Lega Araba, summit su Gaza verso il rinvio: diplomazia araba alla prova della crisi

La Lega Araba potrebbe rinviare di alcuni giorni il summit previsto al Cairo il 27 febbraio, ufficialmente per "motivi logistici". A confermarlo è l’ambasciatore Hossam Zaki, vicesegretario generale aggiunto dell’organizzazione, che ha spiegato come l’obiettivo principale dell’incontro sia quello di formulare una posizione forte e solidale sulla causa palestinese, con particolare attenzione alla questione dello sfollamento forzato dei civili di Gaza.

Lega Araba, summit su Gaza verso il rinvio: diplomazia araba alla prova della crisi

La notizia, riportata dal sito Al Masrawy, arriva in un momento cruciale della crisi mediorientale, con il conflitto tra Israele e Hamas che continua a mietere vittime e a destabilizzare l’intera regione. Il possibile slittamento del vertice suggerisce che il mondo arabo stia ancora cercando un difficile equilibrio tra diverse posizioni, mentre le pressioni internazionali e gli interessi strategici dei singoli Stati membri rendono complesso trovare una linea comune.

Le fratture nel mondo arabo: tra condanna e mediazione

Dietro la decisione di posticipare il summit si celano tensioni e divergenze che da anni indeboliscono la capacità della Lega Araba di agire come un blocco compatto. La spaccatura tra gli Stati che puntano sulla diplomazia e quelli che chiedono una condanna più netta di Israele e dell’Occidente è sempre più evidente.

Da una parte ci sono l’Egitto e la Giordania, paesi che hanno firmato trattati di pace con Israele e che mantengono stretti rapporti con Washington. Il Cairo, in particolare, è in una posizione delicata: da un lato sostiene la causa palestinese, dall’altro teme un flusso massiccio di rifugiati provenienti da Gaza e cerca di evitare che il Sinai diventi una zona di insediamento permanente per i palestinesi sfollati.

**Esercizio 1**
Riscrivi sotto forma di elenco il paragrafo del brano sul summit della Lega Araba che comincia con "Da una parte ci sono l'Egitto e la Giordania". Mantieni tutti i fatti principali.
**Esercizio 2**
Riprendi il brano sul summit della Lega Araba e prosegui la stesura a partire dalla sua ultima frase.

**Materiale fornito**
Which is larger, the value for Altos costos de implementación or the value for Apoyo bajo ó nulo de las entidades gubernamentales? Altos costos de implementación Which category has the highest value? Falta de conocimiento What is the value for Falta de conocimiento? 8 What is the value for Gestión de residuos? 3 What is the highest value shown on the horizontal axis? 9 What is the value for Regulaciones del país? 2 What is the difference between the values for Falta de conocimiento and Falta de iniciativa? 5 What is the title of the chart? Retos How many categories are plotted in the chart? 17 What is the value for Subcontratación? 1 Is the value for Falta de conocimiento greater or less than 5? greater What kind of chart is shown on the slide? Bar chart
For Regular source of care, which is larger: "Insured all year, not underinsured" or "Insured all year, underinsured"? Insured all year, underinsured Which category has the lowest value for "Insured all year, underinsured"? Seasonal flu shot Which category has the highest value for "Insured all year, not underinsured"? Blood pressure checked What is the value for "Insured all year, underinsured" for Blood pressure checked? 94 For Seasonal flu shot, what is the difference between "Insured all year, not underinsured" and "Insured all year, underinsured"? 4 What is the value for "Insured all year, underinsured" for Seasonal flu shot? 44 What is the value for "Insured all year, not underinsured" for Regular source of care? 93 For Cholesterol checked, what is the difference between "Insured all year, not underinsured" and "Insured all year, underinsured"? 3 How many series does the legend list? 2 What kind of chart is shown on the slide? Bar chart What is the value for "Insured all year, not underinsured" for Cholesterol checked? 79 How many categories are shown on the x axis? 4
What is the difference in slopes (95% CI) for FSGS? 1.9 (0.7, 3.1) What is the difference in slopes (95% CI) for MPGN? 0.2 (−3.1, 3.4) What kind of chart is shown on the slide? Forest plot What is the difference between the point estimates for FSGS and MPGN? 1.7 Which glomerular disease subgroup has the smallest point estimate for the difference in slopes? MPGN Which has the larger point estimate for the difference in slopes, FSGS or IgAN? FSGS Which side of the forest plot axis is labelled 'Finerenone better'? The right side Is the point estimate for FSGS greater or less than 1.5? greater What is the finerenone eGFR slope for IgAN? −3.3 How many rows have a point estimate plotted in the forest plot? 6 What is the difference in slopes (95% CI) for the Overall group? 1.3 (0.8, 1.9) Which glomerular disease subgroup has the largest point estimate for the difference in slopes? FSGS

**La tua risposta 1**
- Egitto e Giordania hanno firmato trattati di pace con Israele e mantengono stretti rapporti con Washington.
- Il Cairo si trova in una posizione delicata:
  - sostiene la causa palestinese;
  - teme un flusso massiccio di rifugiati provenienti da Gaza;
  - cerca di evitare che il Sinai diventi una zona di insediamento permanente per i palestinesi sfollati.

**La tua risposta 2**
Dall’altra parte ci sono paesi come l’Algeria, l’Iraq e alcune monarchie del Golfo, che chiedono una posizione molto più dura contro Israele e gli Stati Uniti. Per questi Stati, il summit dovrebbe servire a esercitare pressioni concrete, fino ad arrivare a decisioni drastiche, come la sospensione di rapporti diplomatici e commerciali con Israele e una maggiore cooperazione con l’Iran, principale sponsor della resistenza palestinese.

La questione dello sfollamento: un tema esplosivo
Uno dei punti più critici dell’agenda del summit riguarda la questione dello sfollamento forzato dei palestinesi di Gaza. Israele ha intensificato le operazioni militari nel sud della Striscia, costringendo centinaia di migliaia di civili a fuggire verso il confine con l’Egitto. L’ipotesi di un trasferimento massiccio di palestinesi nel Sinai è stata apertamente rifiutata dal governo egiziano, che teme di trasformare la penisola in un’enclave permanente di rifugiati, con il rischio di destabilizzare l’intero paese.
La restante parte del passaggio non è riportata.